Infelizmente, numa amizade dita tóxica pode existir violência psicológica, verbal ou mesmo física. Não é raro ser-se alvo de humilhações e chacotas em público, bem assim como ser-se sujeito a abusos de qualquer espécie.
Porque alguém se sujeitaria a uma situação destas? Uma baixa autoestima, provocada por um passado traumático, pode fazer com que alguém se mantenha num relacionamento deste tipo. Por isso a importância de se ter uma Autoestima saudável.
É amizade ou amor?
O amor pode exprimir-se de várias formas. Mário Quintana disse um dia que a amizade é um amor que nunca morre. E as amizades verdadeiras, revestindo-se de um bem-querer desinteressado, são de facto uma forma de amor.
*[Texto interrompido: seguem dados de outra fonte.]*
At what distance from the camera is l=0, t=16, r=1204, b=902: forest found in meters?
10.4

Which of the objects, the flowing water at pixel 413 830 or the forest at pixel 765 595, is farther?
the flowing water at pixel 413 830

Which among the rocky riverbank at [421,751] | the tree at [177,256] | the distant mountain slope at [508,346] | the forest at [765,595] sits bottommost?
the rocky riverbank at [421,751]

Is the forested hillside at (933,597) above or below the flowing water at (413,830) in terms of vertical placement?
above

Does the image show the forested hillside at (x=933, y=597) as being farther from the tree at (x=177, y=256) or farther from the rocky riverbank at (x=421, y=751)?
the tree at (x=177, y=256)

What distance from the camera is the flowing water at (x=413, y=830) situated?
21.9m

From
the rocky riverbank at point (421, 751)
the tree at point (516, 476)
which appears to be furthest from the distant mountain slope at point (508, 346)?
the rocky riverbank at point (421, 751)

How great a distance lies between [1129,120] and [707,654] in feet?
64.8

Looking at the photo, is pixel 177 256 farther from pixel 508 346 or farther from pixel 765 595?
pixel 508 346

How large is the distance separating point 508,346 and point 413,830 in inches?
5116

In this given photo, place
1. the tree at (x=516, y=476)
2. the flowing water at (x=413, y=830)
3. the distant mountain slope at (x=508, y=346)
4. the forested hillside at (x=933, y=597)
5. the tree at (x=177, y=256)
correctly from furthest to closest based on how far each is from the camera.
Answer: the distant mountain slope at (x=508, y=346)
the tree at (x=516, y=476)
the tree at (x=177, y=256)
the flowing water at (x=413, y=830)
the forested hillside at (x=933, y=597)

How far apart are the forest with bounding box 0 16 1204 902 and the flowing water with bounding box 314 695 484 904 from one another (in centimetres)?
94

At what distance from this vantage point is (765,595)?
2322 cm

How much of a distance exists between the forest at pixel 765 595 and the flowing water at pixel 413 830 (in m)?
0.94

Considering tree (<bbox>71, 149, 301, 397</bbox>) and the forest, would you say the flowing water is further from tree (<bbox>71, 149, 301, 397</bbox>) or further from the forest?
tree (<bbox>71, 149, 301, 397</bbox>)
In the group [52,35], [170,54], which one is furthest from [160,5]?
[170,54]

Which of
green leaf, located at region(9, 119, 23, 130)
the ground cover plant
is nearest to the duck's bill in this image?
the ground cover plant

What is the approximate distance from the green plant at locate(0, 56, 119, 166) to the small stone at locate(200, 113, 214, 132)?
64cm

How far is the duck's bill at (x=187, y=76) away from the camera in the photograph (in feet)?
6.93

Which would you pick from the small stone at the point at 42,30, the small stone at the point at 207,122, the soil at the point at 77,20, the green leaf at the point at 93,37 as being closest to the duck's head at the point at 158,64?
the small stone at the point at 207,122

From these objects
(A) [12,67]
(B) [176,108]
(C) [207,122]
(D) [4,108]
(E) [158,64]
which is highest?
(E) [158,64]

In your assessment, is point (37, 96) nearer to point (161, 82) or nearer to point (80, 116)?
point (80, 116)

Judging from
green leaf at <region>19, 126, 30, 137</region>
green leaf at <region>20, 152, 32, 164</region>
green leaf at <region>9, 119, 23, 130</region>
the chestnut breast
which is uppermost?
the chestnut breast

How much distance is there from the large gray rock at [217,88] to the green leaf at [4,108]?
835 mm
Pois que outro sentimento nos levaria a alegrar-nos com as alegrias do outro, a entristecer-nos com as suas tristezas, a querer o melhor para a sua vida e a desejar oferecer-lhe conforto emocional quando necessita?
Neste ponto, convém destrinçar entre relacionamentos de amizade e relacionamentos amorosos. Em ambos existem muitas coisas em comum. Tanto num caso como noutro existe uma forte conexão emocional, a troca de ideias, a partilha de segredos, o respeito, a admiração recíproca, a afinidade e o afeto.
A amizade pode transformar-se em amor romântico. Da mesma forma, o amor romântico pode transformar-se numa simples amizade.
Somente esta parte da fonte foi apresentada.